「自己実現って、別に大それたことではなく、もっとシンプルで簡単なものなんじゃないか」

という話。

世に蔓延る「自己実現の幻」

「ステージの上でライトを浴びて、大勢の前に立ち、社会に対して訴えかけ、行動していく」

SNSなどのソーシャルメディアで「自己実現」について語られているのを見ると、どうしても「自己実現」に対してそんなイメージを抱いてしまいそうになる。実際「自立したい」「成長したい」そして「自己実現したい」と言っている人の話を聞いていると、その自立や成長のイメージに「キラキラしてる」「輝いている」というイメージが背景にあるのを強く感じる。

そして筆者もずっと「自己実現」とはそういうキラキラと輝きを放つものなのだと信じてきた。

ただ、筆者自身ステージに立ち、ライトを浴び、大勢の前で自分の思いを語る経験をしてみて思う。

「自己実現をした結果キラキラと輝きを放つようになった私」というのは所詮幻でしかないのだと。

自分自身が納得していなければ結局何をしても同じ

どんなに社会に対して訴えたいことがあり、その訴えの内容に正当性や正義があると周囲の人が高く評価していても、それを実行する自分自身が腹の底から「自分の主張は正しい」と思っていなければ、自分の心は満たされない。

「あなたの考えは面白い」
「あなたの取り組みには価値がある」

どんなに周囲がそう言ったところで、本人がそう思っていなければどんなに一生懸命取り組んだところで報われない。

目標達成のための長期目標を立て、目の前の課題に取り組み、その過程でたくさんの人から注目され、賞賛され、最終的にそれなりの結果が出たとしても本人の気持ちは満たされない。

満たされない気持ちは他のものへの依存心を生む。

だから自分自身が満たされていなければ、ステージに立とうがライトを浴びようが賞賛されようが、自己実現は果たせないのだ。

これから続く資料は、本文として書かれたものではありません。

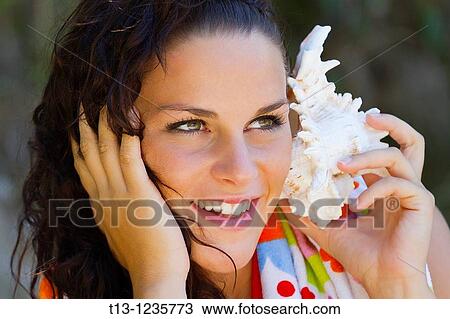 Listen the sea shell sound View Large Photo Image Stock Image - Listen the sea shell sound. Fotosearch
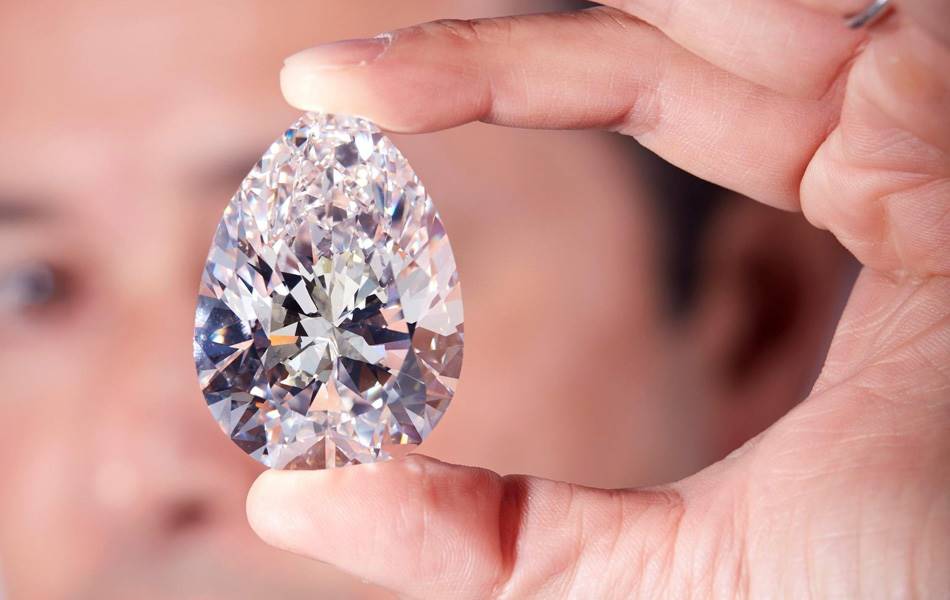 Holding 'The Rock', a 228.31-carat pear diamond is Christie’s international head of jewellery, Rahul Kadakia. Source: Christie's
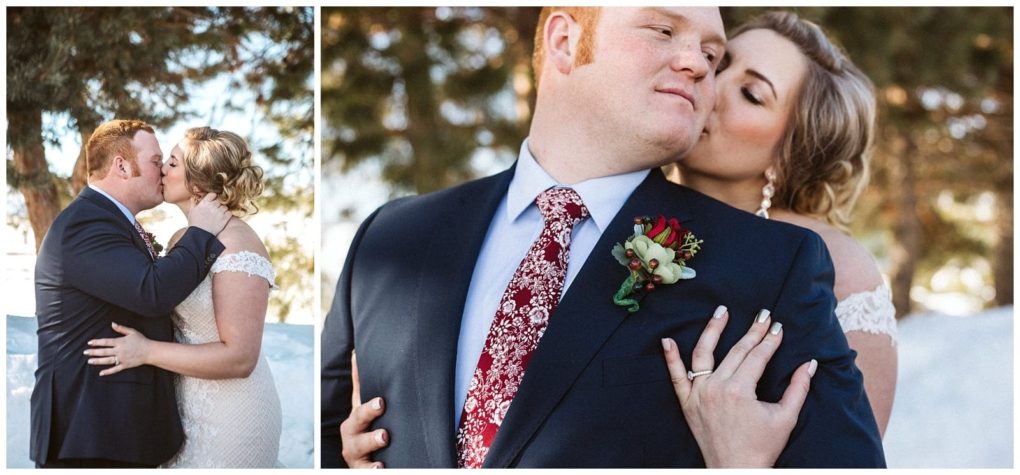Premier snohomish & seattle wedding photographer | gsquared weddings photography a bride in a lace gown and a groom in a navy suit with a red floral tie embrace outdoors surrounded by snowy trees The bride kisses the grooms cheek as they share a joyful moment during their dreamy snohomish seattle wedding | serving snohomish seattle                   & beyond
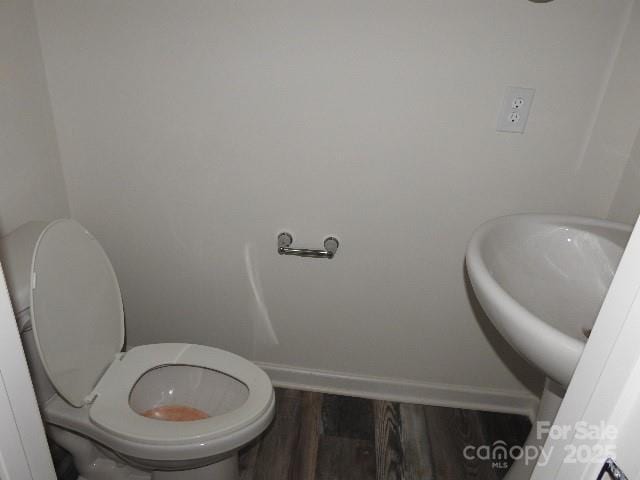 260 Mills Ave, Troutman, NC 28166 - bathroom featuring wood finished floors and toilet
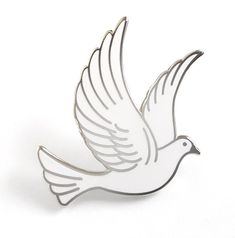 a white bird brooch sitting on top of a table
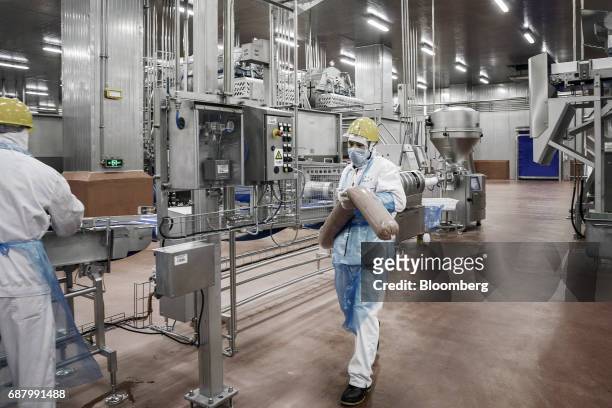 An employee carries imported Smithfield Foods Inc. Pork meat on a production like that processes the pork into ham at the WH Group Ltd. Facility in...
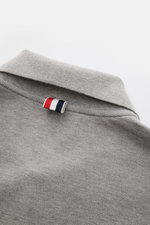 Thom Browne Poloshirt grau meliert, Nahaufnahme Rückseite mit klassischem Polokragen und markentypischem Streifen-Logo aus reiner Baumwolle.
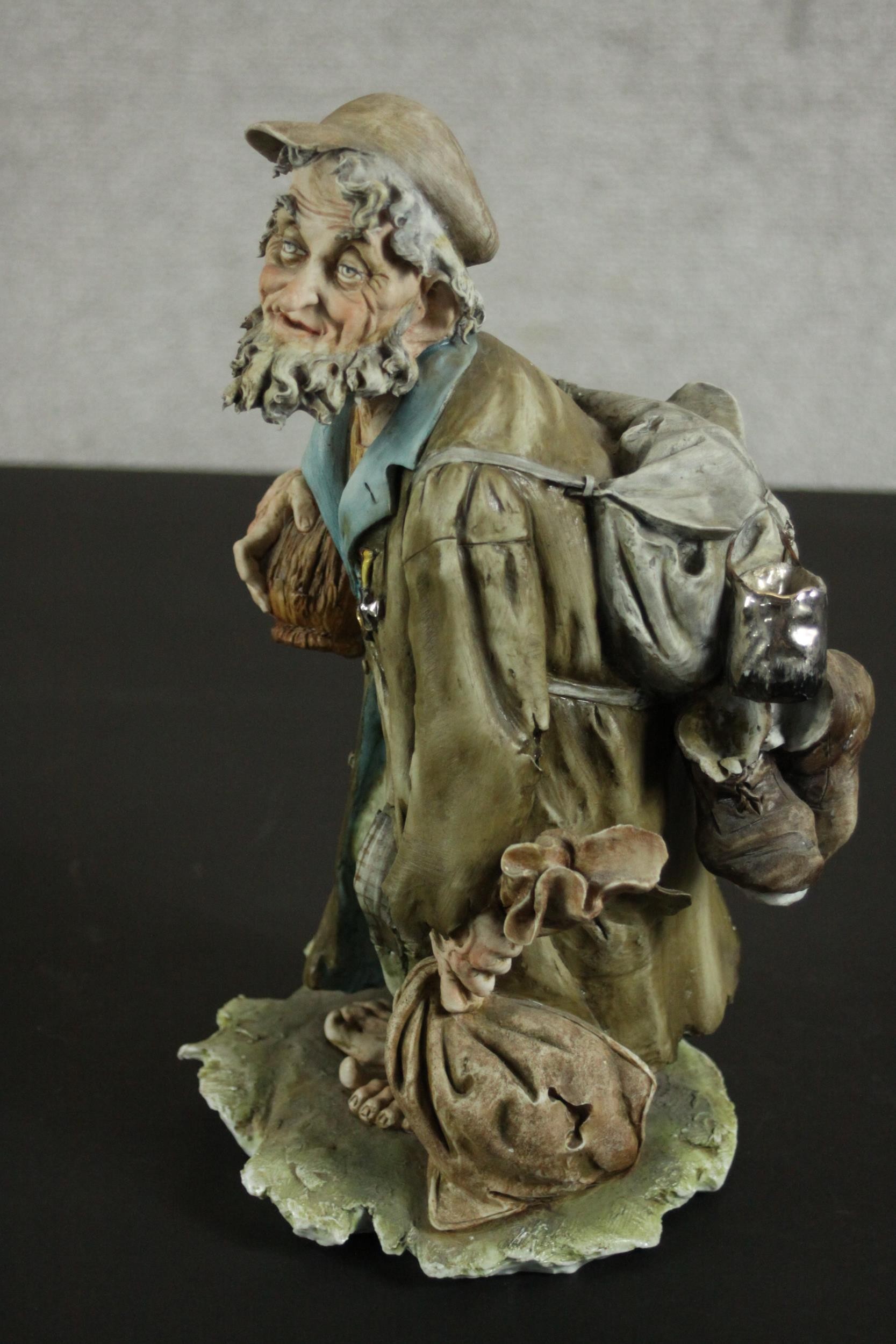 An Italian Capo di Monte barefoot tramp figure on a naturalistic base. H.27 W.15 D.14cm. - Image 3 of 9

本当の自己実現とはプリンを食べて「美味しい」と思うこと

「『自己実現』とは人の役に立たなければならない」

もっと言うと、

「人から賞賛されるようなことでなければ『自己実現した』とは言えない」

と思っている人が多すぎる。

さらに口では「世のため人のため」を語り、承認欲求を醜いものとして扱いながらも本心は「賞賛されたい」でしかなく、その「賞賛されたい」という欲求に蓋をした結果腐らせ、悪臭を放ち、周囲に振りまいている人のなんと多いことか。

そういう人たちからの瘴気に毒された経験がある筆者は、本当の自己実現とはステージに立つことではなくもっとシンプルで簡単なものなのだと痛感した。

例えば家の中でコンビニで買ってきたプリンを食べ、一切の罪悪感もなく「美味しい」と思えること。

プリンを食べたところで誰かの役に立つわけでもなく、人から賞賛されることもない。それで「私はプリンを美味しいと思っている」ということに価値を感じ、誇りが持てる。

その感覚こそが、本当の自己実現なのではないだろうか。

まとめ

誰になんと言われようとも、筆者はプリンが好きだ。

ステージに立って人から注目されている時よりも、自分の作品が高く評価された時よりも、家で「プリン美味しい」と言っている時の方がよっぽど「自己実現してる」と実感できる。

世の中には「プリンが幸せだなんて可哀想な人だな」と言ってくる人もいる。しかしそういう人ほど承認欲求を腐らせ、瘴気を放っているものでもある。